═══ DOCUMENT PASSAGE ═══
Reliance Life Insurance v. Hardy

144 Ark. 190 | Ark. | 1920

Wood, J.

On July 3, 1916, the appellant issued to Eno D. Hardy two policies of insurance. One was a life policy and the other a health policy. They were separate instruments and separate contracts, but between the same parties. The health policy was issued for a period of twelve months and was made payable to the insured, and was not assignable, except by the written consent of the company. The life policy was payable to the executors, administrators, assigns, or beneficiaries of the insured. The annual premium on the health policy was $19.50. The annual premium on the life policy was $56.58. On August 9, 1917, at the request of the insured the premiums on the life policy were made payable quarterly instead of annually, and'the beneficiary was changed to the insured’s wife, Velma Hales Hardy, the appellee.

August 18, 1917, Eno D.. Hardy contracted fistula and was confined on account thereof ten days, which entitled him to sick benefits under his health policy in the sum of $20. The claim for this sick benefit was sent in to the company, according to the testimony of the appellee, ‘ ‘ some time in July or August. ” “ She was not sure about the date. ’ ’ At any rate there was a delay in paying this claim until November 10, when the company sent Hardy, by letter, check for $20, which he received November 14, 1917, and signed receipt to the cqm/pany for the amount thereof, dated November 10, 1917. On the same day Hardy applied to the company to reinstate his policies, remitting to appellant, with his application, the sum of $19.88. This application was declined by appellant on November 17, 1917. Appellant on that day returned to Hardy the amount of his remittance, which he accepted.

The quarterly premium due on October 3, 1917, on the life policy was the sum of $19.88. Under the terms of the policy, if this quarterly premium was not paid one month after the same became due, the policy lapsed. If paid on the 3d of October or one month thereafter, then the policy did not lapse, but continued in force until the next quarterly payment, which was due January 3, 1918.
═══
**WORK TO DO**
(a) Reproduce the court opinion from "The quarterly premium" up to and including "January 3, 1918.".
(b) Write the next part of the court opinion on the Hardy insurance policies, picking up after its last sentence.
═══ LISTED RECORDS ═══
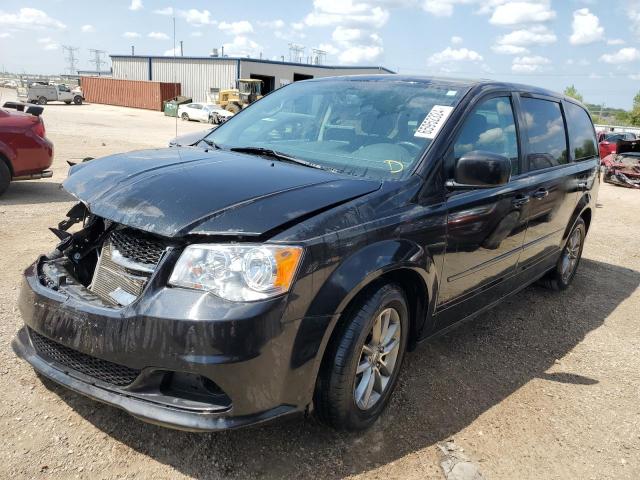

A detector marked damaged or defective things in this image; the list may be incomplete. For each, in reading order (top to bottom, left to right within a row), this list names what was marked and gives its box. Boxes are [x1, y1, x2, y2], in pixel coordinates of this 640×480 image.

crushed hood [63, 146, 380, 236]
broken headlight assembly [168, 244, 302, 300]
damaged black minivan [11, 76, 600, 432]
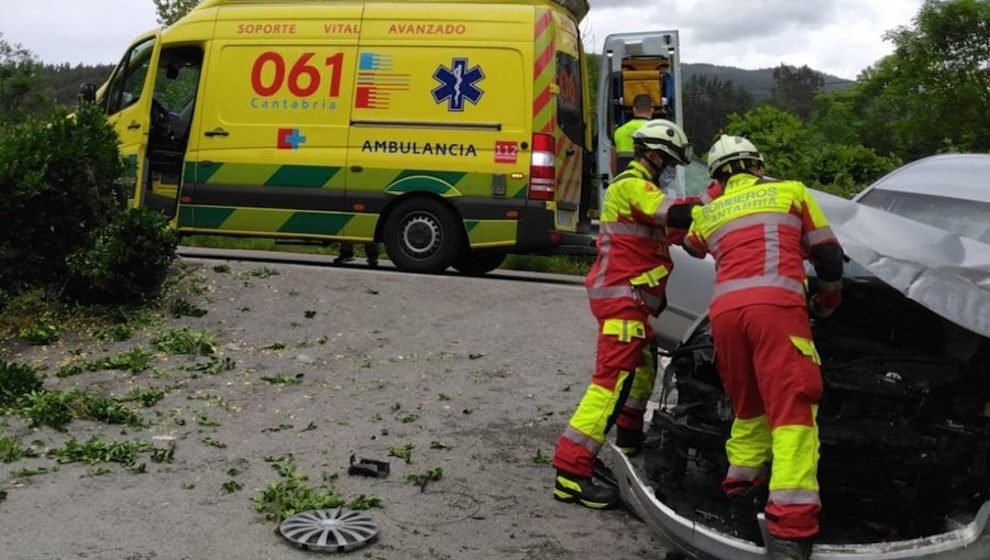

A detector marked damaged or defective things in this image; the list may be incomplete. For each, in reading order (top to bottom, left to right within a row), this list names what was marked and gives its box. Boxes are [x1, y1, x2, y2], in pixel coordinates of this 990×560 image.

crumpled hood [812, 189, 990, 336]
crashed car [604, 177, 990, 556]
damaged bumper [608, 444, 990, 560]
═══
**ANSWERS PROVIDED**
(a)
The quarterly premium due on October 3, 1917, on the life policy was the sum of $19.88. Under the terms of the policy, if this quarterly premium was not paid one month after the same became due, the policy lapsed. If paid on the 3d of October or one month thereafter, then the policy did not lapse, but continued in force until the next quarterly payment, which was due January 3, 1918.

(b)
Hardy, the insured, died on the 20th of December, 1917. The appellee instituted this action on the life policy, which was in the sum of $3,000.

The appellant denied liability on the ground that, at the time of Hardy’s death, the policy had lapsed, because of the nonpayment of the premium, which in order to keep the policy in force should have been paid on or before November 3, 1917.

The case was called for trial on October 30, 1919. Messrs. Bevens & Mundt had been retained the day before to assist Milton B. Rose, leading attorney for appellant, in the trial of the cause. Appellant, through its assistant counsel, asked for a postponement of the trial until a later day of the term, assigning as a reason that they had not had sufficient time to acquaint themselves with the facts and law of the case and that Milton B. Rose was sick and unable to attend. The court overruled the motion.

The above were the issues and facts developed at the hearing upon which both parties asked for a peremptory instruction. The court granted the prayer of the appellee and instructed the jury to return a verdict in the sum of $3,337.60. Judgment was rendered for the appellee in that sum, from which is this appeal.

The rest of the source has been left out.